Multi-Flow: Multi-View-Enriched Normalizing Flows for Industrial Anomaly Detection

TL;DR

Multi-Flow introduces a multi-view normalizing flow for industrial anomaly detection, explicitly fusing information across multiple viewpoints to improve exact likelihood estimation on object patches. The method operates on features from a frozen extractor, uses background removal via MVANet, and employs cross-view st-Networks with top-view and neighbor-view connections to share information across views. Training maximizes likelihood with a noise-conditioned flow and a change-of-variables loss, achieving state-of-the-art performance on Real-IAD for both sample-wise and image-wise anomaly detection, with ablations confirming the value of cross-view fusion and background removal. The approach demonstrates strong practical impact for visual inspection in manufacturing, enabling view-agnostic anomaly detection and robust performance with scalable multi-view setups.

Abstract

With more well-performing anomaly detection methods proposed, many of the single-view tasks have been solved to a relatively good degree. However, real-world production scenarios often involve complex industrial products, whose properties may not be fully captured by one single image. While normalizing flow based approaches already work well in single-camera scenarios, they currently do not make use of the priors in multi-view data. We aim to bridge this gap by using these flow-based models as a strong foundation and propose Multi-Flow, a novel multi-view anomaly detection method. Multi-Flow makes use of a novel multi-view architecture, whose exact likelihood estimation is enhanced by fusing information across different views.
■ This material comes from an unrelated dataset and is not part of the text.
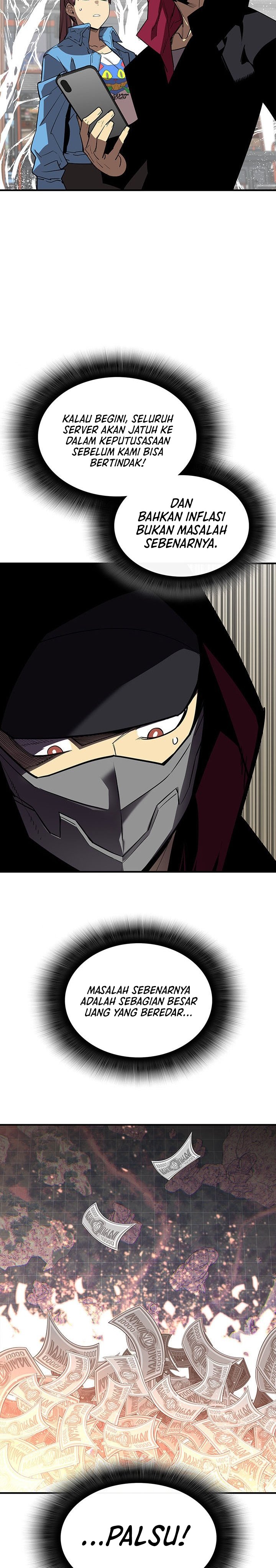 Worn and Torn Newbie Chapter 231 Gambar 8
For this, we propose a new cross-view message-passing scheme, letting information flow between neighboring views. We empirically validate it on the real-world multi-view data set Real-IAD and reach a new state-of-the-art, surpassing current baselines in both image-wise and sample-wise anomaly detection tasks.

Paper Structure

This paper contains 24 sections, 7 equations, 5 figures, 7 tables.

Figures (5)

  • Figure 1: Overview of the multi-view enriched normalizing flow compared to SimpleNet simplenet. Multiple views of an object (with anomalies marked) get processed by the normalizing flow. Where single-view methods may struggle, Multi-Flow detects anomalies irrespective of the objects view point.
  • Figure 2: RealNVP RealNVP coupling block with conditioning. The input $y^{in}$ is augmented with a noise vector $\epsilon$ and split into two parts along its channel dimension. Each split and the conditioning noise component $\epsilon$ is concatenated and given to an $st$-network, which calculates components $s$ and $t$ for transforming the opposing path.
  • Figure 3: Examples of the background removal using the pre-trained dichotomous segmentation network MVANet MVANet on Real-IAD realiad. The usually homogeneous background regions can be extracted in all cases and without any grave mistakes.
  • Figure 4: Architecture for sharing information across views. Each $st$-network implements one of these blocks. The raw input consists of a feature map for each of the object views. Each feature is finetuned by being passed through a ConvBlock. Then, subsequent 2D convolutions are applied and the data is aggregated according to the multi-view setup in \ref{['eq:neighbor_sums']}. Top-view connections let information flow from the birds-eye view to all others. Neighbor-view connections lets the information flow between adjacent side views of the object.
  • Figure 5: Qualitative results of detecting anomalies in various multi-view poses. For each object, the top row contains the image with anomalies marked. The middle row is the raw anomaly map output by the model. The lower row contains a superimposition of both input image and anomaly map values. The depicted classes are "Switch", "PCB", "Fire Hood", and "Toy Brick".